Peters, etanole alternatif maddeler olan izopropanol ve benzeri kimyasalların daha toksik olduğunu, sabunun ise acil durumlarda yeterince hızlı koruma sağlamadığını belirtti.
KANSER RİSKİ TEORİK, CİLT SORUNLARI DAHA GERÇEK
Tıbbi Onkoloji Uzmanı Prof. Dr. Özcan Yıldız ise etanolün insanlarda kansere yol açtığına dair bilimsel bir veri bulunmadığını söyledi:
“El dezenfektanlarındaki etanol deriden hızla buharlaşır, kana geçmez ve anlamlı bir asetaldehit birikimi oluşturmaz. Kanser riski teorik düzeydedir.”

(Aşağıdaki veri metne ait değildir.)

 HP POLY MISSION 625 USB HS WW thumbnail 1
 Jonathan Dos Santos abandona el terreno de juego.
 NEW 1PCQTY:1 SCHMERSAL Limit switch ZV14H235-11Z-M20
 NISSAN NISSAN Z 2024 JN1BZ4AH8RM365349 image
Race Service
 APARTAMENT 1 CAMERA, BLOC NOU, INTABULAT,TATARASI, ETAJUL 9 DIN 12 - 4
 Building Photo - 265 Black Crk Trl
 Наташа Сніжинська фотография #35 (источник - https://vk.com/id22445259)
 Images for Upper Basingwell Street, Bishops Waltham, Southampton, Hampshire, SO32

Yıldız, esas olarak cilt kuruluğu, tahriş, egzama ve mikrobiyom bozulması gibi dermatolojik etkilerin daha sık görüldüğünü vurguladı. Ayrıca yanlışlıkla içilmesi durumunda özellikle çocuklarda zehirlenme riski bulunduğunu da hatırlattı.

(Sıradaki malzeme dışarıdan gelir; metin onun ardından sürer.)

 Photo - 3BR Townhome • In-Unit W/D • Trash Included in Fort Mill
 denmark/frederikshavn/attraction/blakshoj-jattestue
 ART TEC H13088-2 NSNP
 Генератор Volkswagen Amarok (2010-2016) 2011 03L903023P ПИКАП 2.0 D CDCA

YASAK HALK SAĞLIĞI İÇİN FELAKET OLUR
El dezenfektanlarının yasaklanmasının çok ciddi halk sağlığı sonuçları doğuracağını belirten Prof. Yıldız, “Bu ürünler enfeksiyon zincirini kıran ilk savunma hattıdır. Yasaklanmaları hastanelerde enfeksiyon oranlarını artırır, antibiyotik kullanımını yükseltir ve sağlık sistemini zorlar” ifadelerini kullandı.
Yıldız, çözümün yasaklamak değil, bilinçli kullanım olduğunu belirterek, “Su ve sabun birinci tercih olmalı, dezenfektanlar sadece gerekli durumlarda kullanılmalı. Sağlık çalışanları için cilt koruyucu önlemler alınmalı. Bilimsel verilerle kanıtlanmamış riskler üzerinden hareket etmek, kanıtlanmış faydaları yok saymak çok daha büyük bir hata olur.” dedi.
Uzmanlara göre, etanol yasağı yalnızca üreticileri değil, aynı zamanda hastaneleri, klinikleri ve halk sağlığını da doğrudan etkileyebilir. Avrupa’daki bu karar, dünya genelinde el hijyeni uygulamalarının geleceğini de şekillendirebilir.